## Task objective
Go through the lines below and repeat each one exactly, skipping pictures.

## Short text fragments from websites
=== Section Start ===

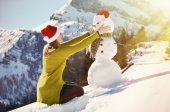 Girl with a snowman — Stock Photo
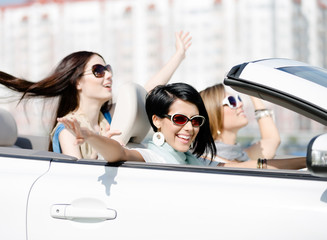 Group of happy girls with outstretched arms in the car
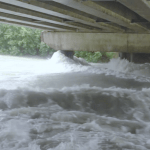 Water rushes under a Juneau bridge during a flood.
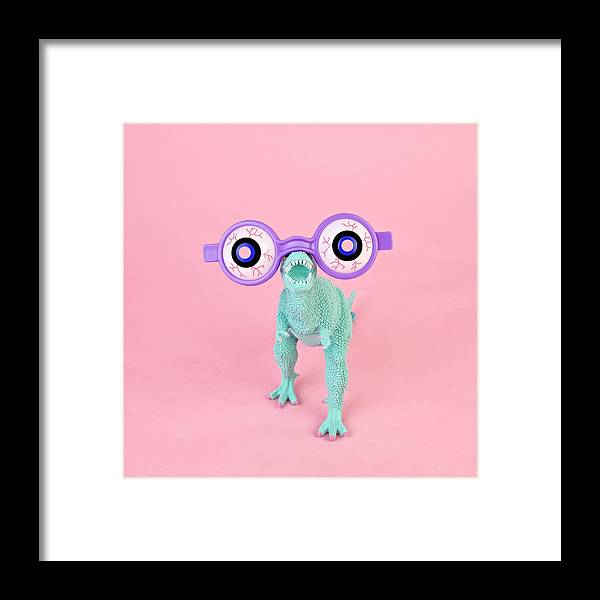 Purple Framed Print featuring the photograph Toy Dinosaur With Spooky Glasses by Juj Winn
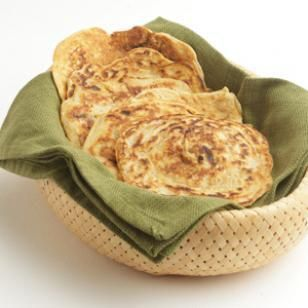 Caramelized Onion Flatbreads Recipe -- delicious with a saucy curry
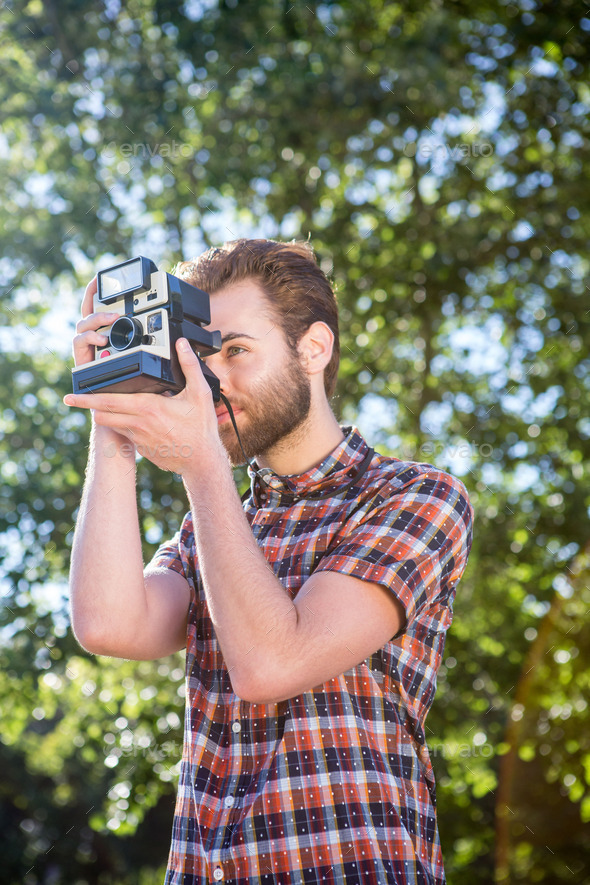 Handsome hipster using vintage camera on a summers day - Stock Photo - Images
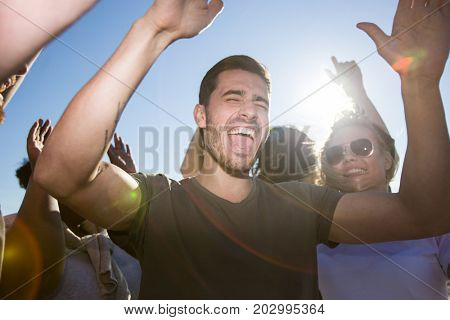 Ecstatic guy laughing while deancing among his friends on sunny day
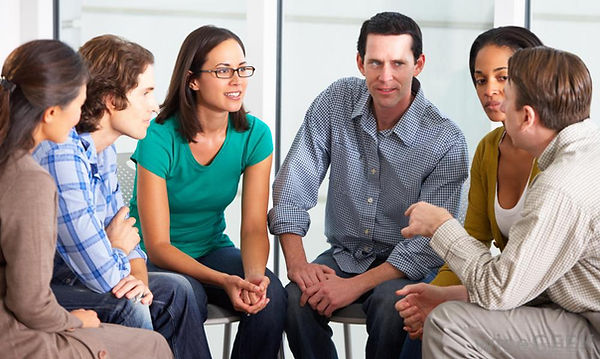 group-of-people-in-therapy-talking.jpg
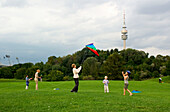 Flying Kites in front of the Olympic Tower, Schwabing, Munich, Bavaria Germany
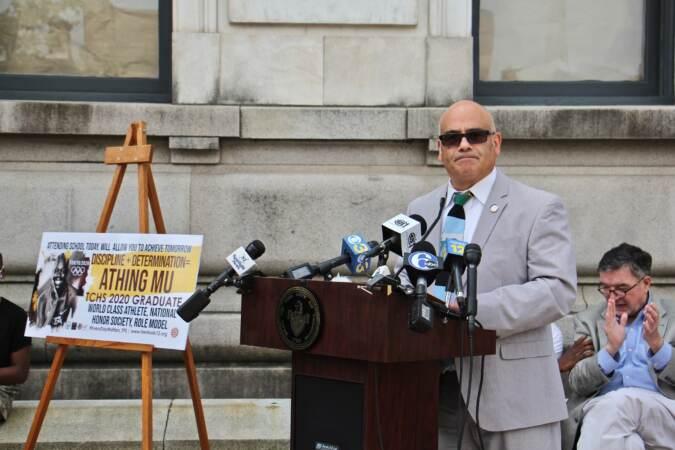 Trenton Mayor Reed Gusciora speaks from a podium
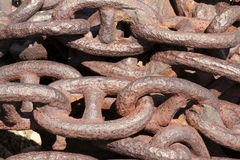 Large anchor chains. Large, antique anchor chains in a pile royalty free stock photo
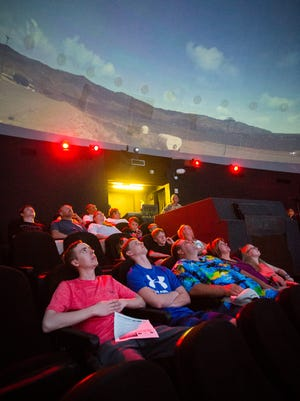 Visitors to the New Horizons Dome Theater & Planetarium at the New Mexico Museum of Space History in Alamogordo look up at the planetarium's curved screen before the start of a show, July 8, 2016.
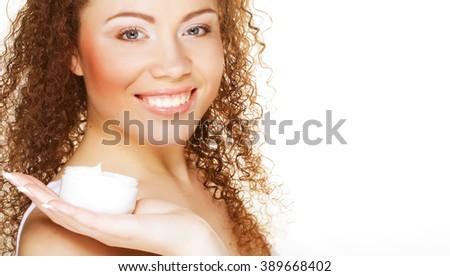 Beautiful spa girl holding jar of cream  - stock photo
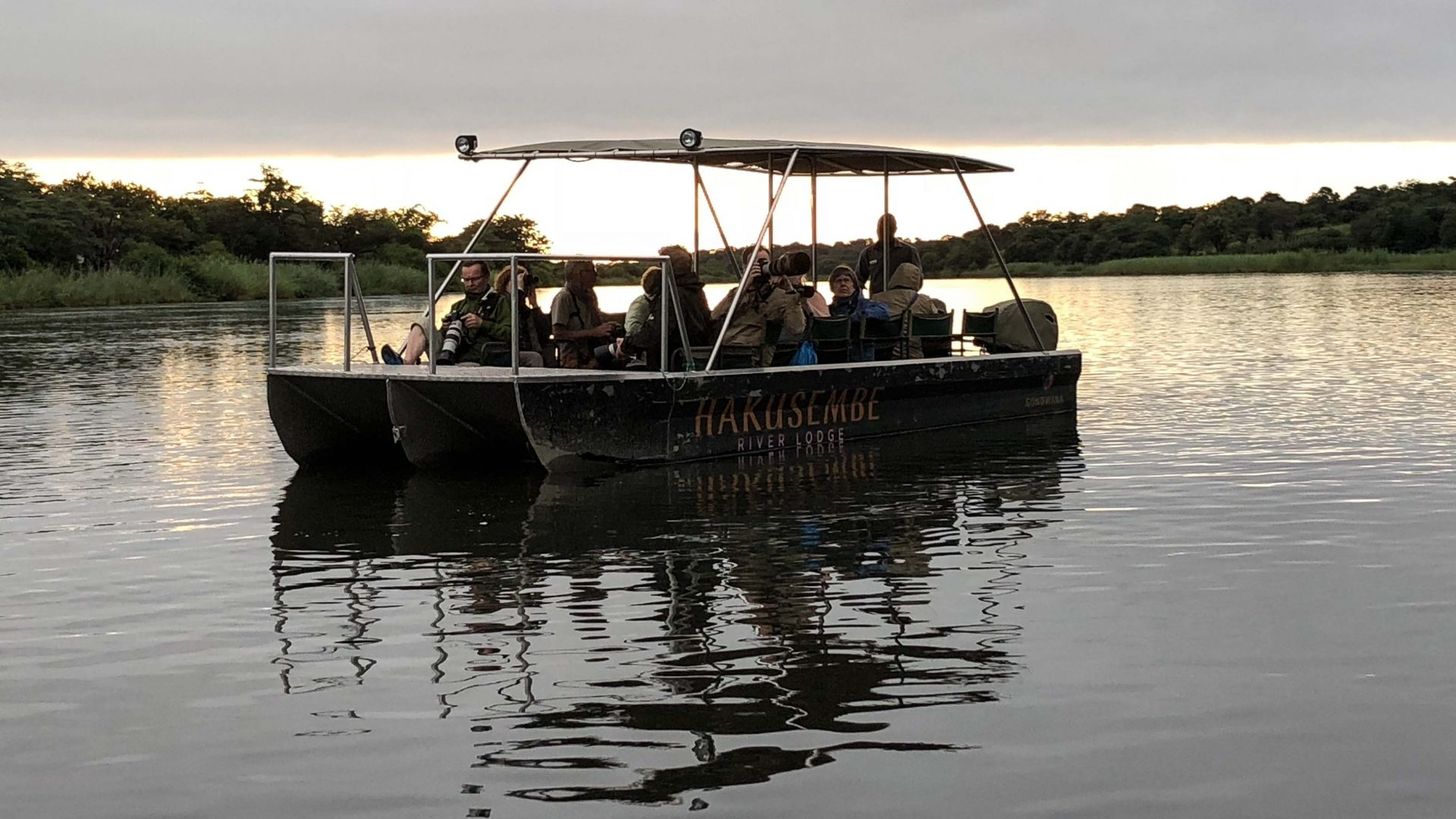 A craft from Hakusembe River Lodge navigates the waterways.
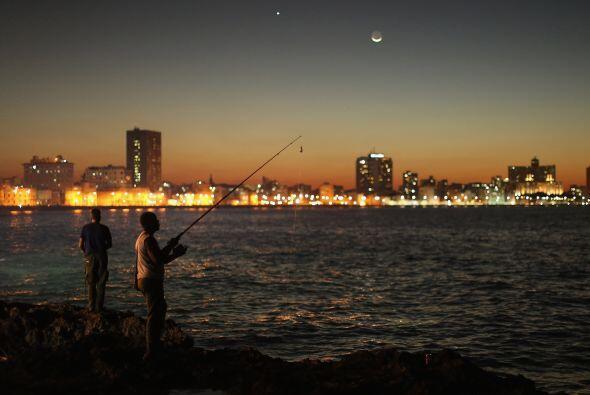 Un grupo de hombres se reúne al atardecer para pescar a lo largo...
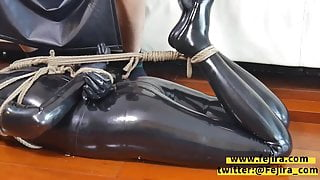 Fejira com Bondage and gagging in latex bodysuit
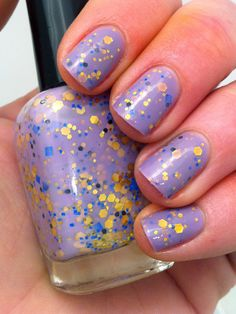 "Nail polish - ""Regal beginnings"" gold, blue and black glitter in a light purple base. $10.00, via Etsy."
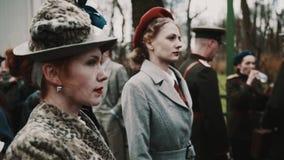 Красная с волосами женщина в ретро шляпе и пальто на историческом событии в городе паркуют видеоматериал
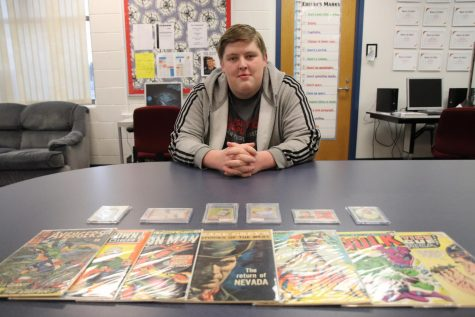 Senior Jacob Godfrey poses in front of some of his collected items. These items include vintage comics and sports trading cards.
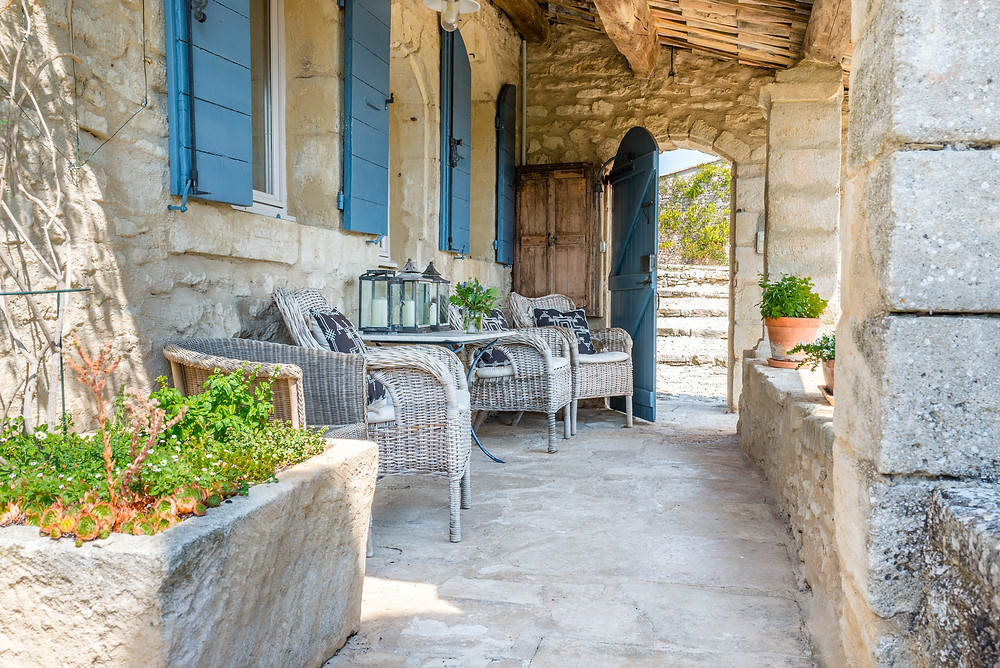 Read Peter Mayle's A Year in Provence overlooking the villa's 14th century medieval courtyard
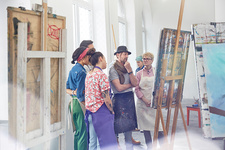 Art students and instructor critiquing painting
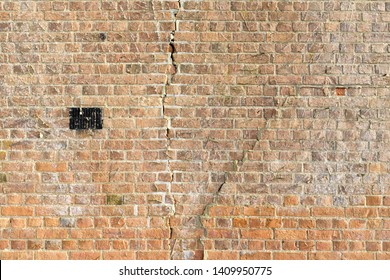 Large cracks in a brick wall due to subsidence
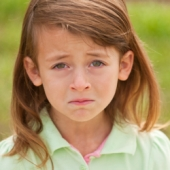 Young girl crying. Image from Shutterstock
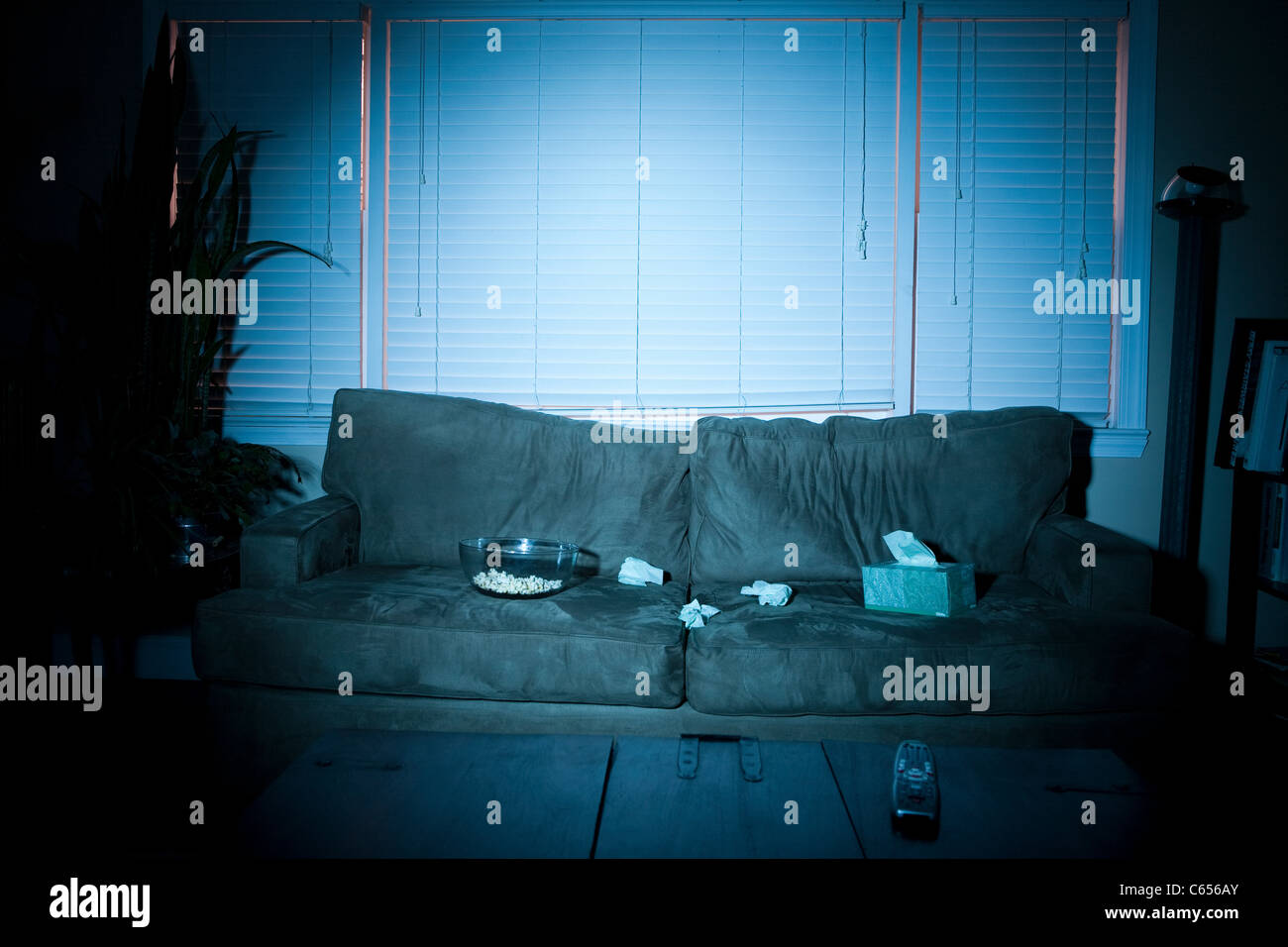 Empty sofa with box of tissues and popcorn - Stock Image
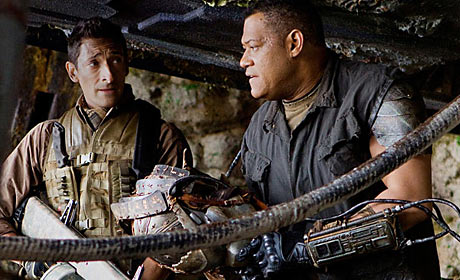 Noland (Laurence Fishburne, right) reveals to Royce (Adrien Brody) some of the secrets of living on an alien world - and amidst alien Predators. Photo:  Rico Torres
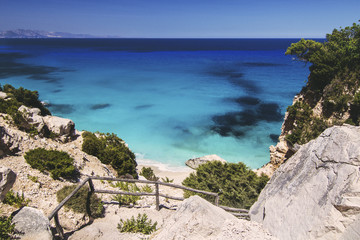 Italy, Sardinia, Rocky coast and calm sea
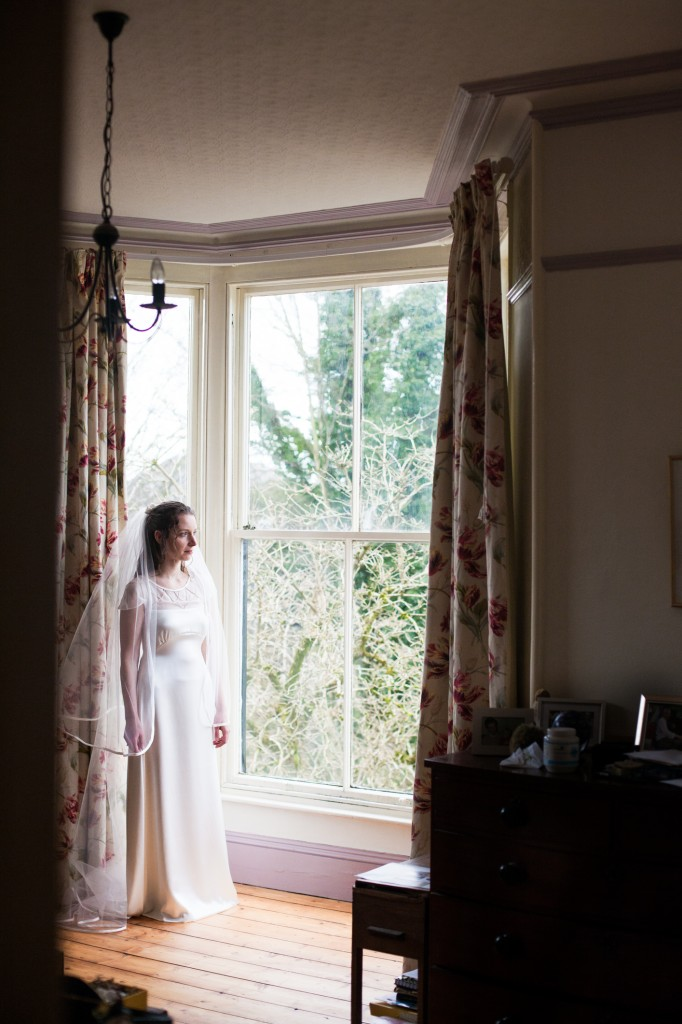 Bride standing in window - Lake District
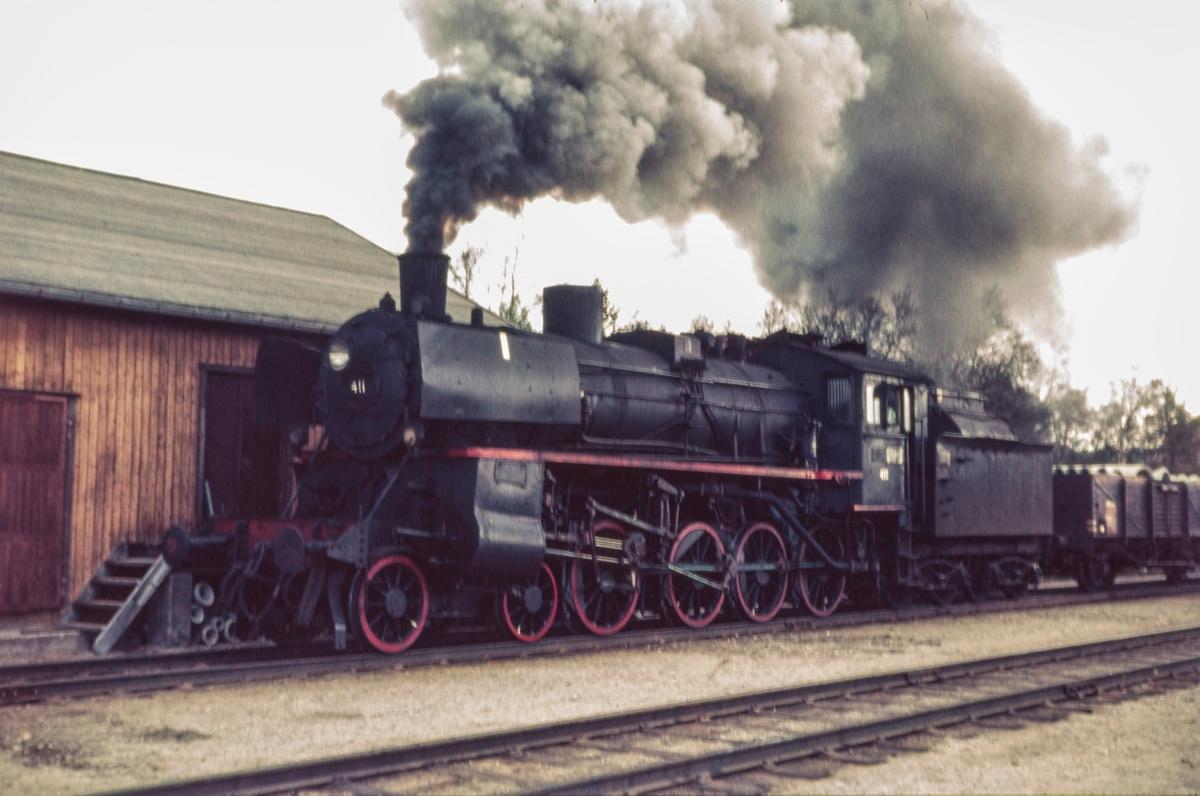 Damplokomotiv type 26c nr. 411 med nordgående godstog på Røros stasjon.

=== Section End ===

## Answer space
 Girl with a snowman — Stock Photo
 Group of happy girls with outstretched arms in the car
 Water rushes under a Juneau bridge during a flood.
 Purple Framed Print featuring the photograph Toy Dinosaur With Spooky Glasses by Juj Winn
 Caramelized Onion Flatbreads Recipe -- delicious with a saucy curry
 Handsome hipster using vintage camera on a summers day - Stock Photo - Images
 Ecstatic guy laughing while deancing among his friends on sunny day
 group-of-people-in-therapy-talking.jpg
 Flying Kites in front of the Olympic Tower, Schwabing, Munich, Bavaria Germany
 Trenton Mayor Reed Gusciora speaks from a podium
 Large anchor chains. Large, antique anchor chains in a pile royalty free stock photo
 Visitors to the New Horizons Dome Theater & Planetarium at the New Mexico Museum of Space History in Alamogordo look up at the planetarium's curved screen before the start of a show, July 8, 2016.
 Beautiful spa girl holding jar of cream  - stock photo
 A craft from Hakusembe River Lodge navigates the waterways.
 Un grupo de hombres se reúne al atardecer para pescar a lo largo...
 Fejira com Bondage and gagging in latex bodysuit
 "Nail polish - ""Regal beginnings"" gold, blue and black glitter in a light purple base. $10.00, via Etsy."
 Красная с волосами женщина в ретро шляпе и пальто на историческом событии в городе паркуют видеоматериал
 Senior Jacob Godfrey poses in front of some of his collected items. These items include vintage comics and sports trading cards.
 Read Peter Mayle's A Year in Provence overlooking the villa's 14th century medieval courtyard
 Art students and instructor critiquing painting
 Large cracks in a brick wall due to subsidence
 Young girl crying. Image from Shutterstock
 Empty sofa with box of tissues and popcorn - Stock Image
 Noland (Laurence Fishburne, right) reveals to Royce (Adrien Brody) some of the secrets of living on an alien world - and amidst alien Predators. Photo:  Rico Torres
 Italy, Sardinia, Rocky coast and calm sea
 Bride standing in window - Lake District
 Damplokomotiv type 26c nr. 411 med nordgående godstog på Røros stasjon.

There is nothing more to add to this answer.